*The exercise*
Can you write out, word for word, the lines of the material below, from the line containing "Mask every instance" through the line containing "52L16 66L70 83H81L96", with the pictures left out?

Saved entries
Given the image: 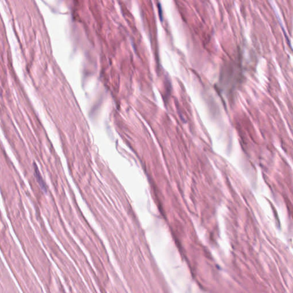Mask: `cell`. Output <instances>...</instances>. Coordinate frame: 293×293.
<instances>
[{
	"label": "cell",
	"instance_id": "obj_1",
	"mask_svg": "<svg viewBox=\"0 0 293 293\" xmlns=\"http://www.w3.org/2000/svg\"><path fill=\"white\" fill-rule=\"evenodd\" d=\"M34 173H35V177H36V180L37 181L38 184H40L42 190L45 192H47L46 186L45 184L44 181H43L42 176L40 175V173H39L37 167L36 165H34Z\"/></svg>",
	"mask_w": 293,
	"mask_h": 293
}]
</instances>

* * *

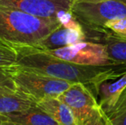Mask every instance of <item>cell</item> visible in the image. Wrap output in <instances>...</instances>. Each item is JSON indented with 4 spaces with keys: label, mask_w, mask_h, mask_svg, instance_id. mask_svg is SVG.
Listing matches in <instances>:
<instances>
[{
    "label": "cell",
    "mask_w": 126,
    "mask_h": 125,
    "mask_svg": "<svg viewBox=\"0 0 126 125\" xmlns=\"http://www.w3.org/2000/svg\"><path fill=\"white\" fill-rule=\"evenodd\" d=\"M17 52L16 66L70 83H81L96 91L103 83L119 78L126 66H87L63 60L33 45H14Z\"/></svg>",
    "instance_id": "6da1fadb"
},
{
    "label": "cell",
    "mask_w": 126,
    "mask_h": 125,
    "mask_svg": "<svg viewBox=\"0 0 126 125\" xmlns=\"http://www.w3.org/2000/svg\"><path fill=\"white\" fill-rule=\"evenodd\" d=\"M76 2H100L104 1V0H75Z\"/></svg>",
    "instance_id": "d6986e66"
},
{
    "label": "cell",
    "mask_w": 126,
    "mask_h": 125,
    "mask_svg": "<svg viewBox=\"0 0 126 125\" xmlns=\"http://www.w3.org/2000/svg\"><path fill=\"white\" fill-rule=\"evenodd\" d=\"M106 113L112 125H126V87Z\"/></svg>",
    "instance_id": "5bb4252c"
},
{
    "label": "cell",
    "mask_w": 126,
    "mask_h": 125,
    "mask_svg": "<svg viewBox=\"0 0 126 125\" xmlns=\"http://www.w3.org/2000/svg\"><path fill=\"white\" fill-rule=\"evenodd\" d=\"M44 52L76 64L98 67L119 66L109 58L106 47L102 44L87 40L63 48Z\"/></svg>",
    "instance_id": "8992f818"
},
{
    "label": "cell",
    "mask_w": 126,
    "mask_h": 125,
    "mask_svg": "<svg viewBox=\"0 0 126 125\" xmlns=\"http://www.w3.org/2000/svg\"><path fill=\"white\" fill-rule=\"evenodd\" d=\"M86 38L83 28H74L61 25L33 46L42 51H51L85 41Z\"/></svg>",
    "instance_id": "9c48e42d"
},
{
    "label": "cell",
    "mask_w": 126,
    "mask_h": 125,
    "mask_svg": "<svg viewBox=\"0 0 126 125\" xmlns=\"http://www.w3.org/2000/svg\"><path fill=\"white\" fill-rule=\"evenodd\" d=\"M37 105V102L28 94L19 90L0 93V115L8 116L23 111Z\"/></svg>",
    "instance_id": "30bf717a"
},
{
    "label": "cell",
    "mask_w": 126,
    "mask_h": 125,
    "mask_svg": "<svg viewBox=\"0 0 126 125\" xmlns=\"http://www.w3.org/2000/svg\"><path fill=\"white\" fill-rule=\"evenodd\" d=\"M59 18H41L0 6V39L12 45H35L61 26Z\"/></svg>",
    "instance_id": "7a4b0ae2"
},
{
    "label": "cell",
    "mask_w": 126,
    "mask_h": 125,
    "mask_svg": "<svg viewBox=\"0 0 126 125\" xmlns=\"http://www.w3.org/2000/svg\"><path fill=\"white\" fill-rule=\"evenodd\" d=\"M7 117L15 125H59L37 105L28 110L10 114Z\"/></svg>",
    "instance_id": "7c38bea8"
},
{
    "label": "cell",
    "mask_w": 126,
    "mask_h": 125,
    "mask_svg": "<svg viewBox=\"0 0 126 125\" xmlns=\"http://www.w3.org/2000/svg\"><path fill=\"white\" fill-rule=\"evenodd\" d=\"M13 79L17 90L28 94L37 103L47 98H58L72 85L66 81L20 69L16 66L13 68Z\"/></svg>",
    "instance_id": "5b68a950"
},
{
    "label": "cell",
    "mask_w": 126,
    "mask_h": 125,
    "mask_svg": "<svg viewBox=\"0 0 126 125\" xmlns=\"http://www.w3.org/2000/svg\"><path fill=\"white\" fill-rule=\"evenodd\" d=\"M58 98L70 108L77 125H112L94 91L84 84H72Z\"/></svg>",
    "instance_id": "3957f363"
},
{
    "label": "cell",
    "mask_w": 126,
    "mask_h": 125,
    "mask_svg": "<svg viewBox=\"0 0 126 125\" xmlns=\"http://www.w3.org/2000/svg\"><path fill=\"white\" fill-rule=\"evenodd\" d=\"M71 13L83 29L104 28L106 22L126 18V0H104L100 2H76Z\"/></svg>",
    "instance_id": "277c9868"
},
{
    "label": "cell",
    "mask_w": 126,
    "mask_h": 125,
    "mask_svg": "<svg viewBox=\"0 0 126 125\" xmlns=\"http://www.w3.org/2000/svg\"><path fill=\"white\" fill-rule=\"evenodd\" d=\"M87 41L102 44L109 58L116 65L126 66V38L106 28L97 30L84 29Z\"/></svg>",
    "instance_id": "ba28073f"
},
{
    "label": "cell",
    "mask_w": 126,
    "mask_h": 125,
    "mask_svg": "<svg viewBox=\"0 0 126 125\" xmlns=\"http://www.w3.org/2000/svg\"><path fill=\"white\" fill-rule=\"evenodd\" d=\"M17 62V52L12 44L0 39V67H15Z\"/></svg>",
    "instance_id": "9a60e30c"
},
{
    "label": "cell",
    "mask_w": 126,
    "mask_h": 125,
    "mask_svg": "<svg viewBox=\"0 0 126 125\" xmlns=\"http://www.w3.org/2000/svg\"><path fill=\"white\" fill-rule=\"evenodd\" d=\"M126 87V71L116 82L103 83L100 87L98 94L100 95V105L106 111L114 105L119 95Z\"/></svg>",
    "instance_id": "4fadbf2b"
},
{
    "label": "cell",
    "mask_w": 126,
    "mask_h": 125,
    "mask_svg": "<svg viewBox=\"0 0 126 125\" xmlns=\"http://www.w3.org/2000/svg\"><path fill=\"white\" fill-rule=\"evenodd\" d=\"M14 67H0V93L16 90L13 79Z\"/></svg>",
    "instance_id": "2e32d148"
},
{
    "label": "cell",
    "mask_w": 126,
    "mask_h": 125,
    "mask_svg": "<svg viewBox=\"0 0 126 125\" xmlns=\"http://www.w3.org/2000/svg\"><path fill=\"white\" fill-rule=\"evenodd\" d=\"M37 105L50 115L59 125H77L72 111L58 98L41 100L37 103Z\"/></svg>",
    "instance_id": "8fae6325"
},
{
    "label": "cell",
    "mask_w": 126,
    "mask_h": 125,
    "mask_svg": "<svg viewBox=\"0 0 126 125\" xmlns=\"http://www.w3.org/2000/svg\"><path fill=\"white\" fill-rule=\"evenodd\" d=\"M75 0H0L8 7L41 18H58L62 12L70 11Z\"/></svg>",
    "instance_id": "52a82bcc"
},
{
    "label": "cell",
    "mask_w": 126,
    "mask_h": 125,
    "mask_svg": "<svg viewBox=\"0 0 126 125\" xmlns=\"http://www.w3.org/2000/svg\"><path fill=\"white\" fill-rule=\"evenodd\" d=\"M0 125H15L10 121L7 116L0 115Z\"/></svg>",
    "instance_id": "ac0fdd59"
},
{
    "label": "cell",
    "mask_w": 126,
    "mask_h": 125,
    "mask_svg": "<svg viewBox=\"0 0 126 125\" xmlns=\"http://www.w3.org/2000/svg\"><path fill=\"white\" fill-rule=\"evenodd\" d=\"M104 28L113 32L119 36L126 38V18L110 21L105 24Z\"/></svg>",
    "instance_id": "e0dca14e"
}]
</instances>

*Answer below*
Mask every instance of <item>cell</item> visible in the image. Wrap output in <instances>...</instances>. Each item is JSON indented with 4 spaces with keys: label, mask_w, mask_h, mask_svg, instance_id. mask_svg is SVG.
Listing matches in <instances>:
<instances>
[{
    "label": "cell",
    "mask_w": 126,
    "mask_h": 125,
    "mask_svg": "<svg viewBox=\"0 0 126 125\" xmlns=\"http://www.w3.org/2000/svg\"><path fill=\"white\" fill-rule=\"evenodd\" d=\"M17 52L16 66L70 83H81L96 91L103 83L119 78L126 66H87L63 60L33 45H14Z\"/></svg>",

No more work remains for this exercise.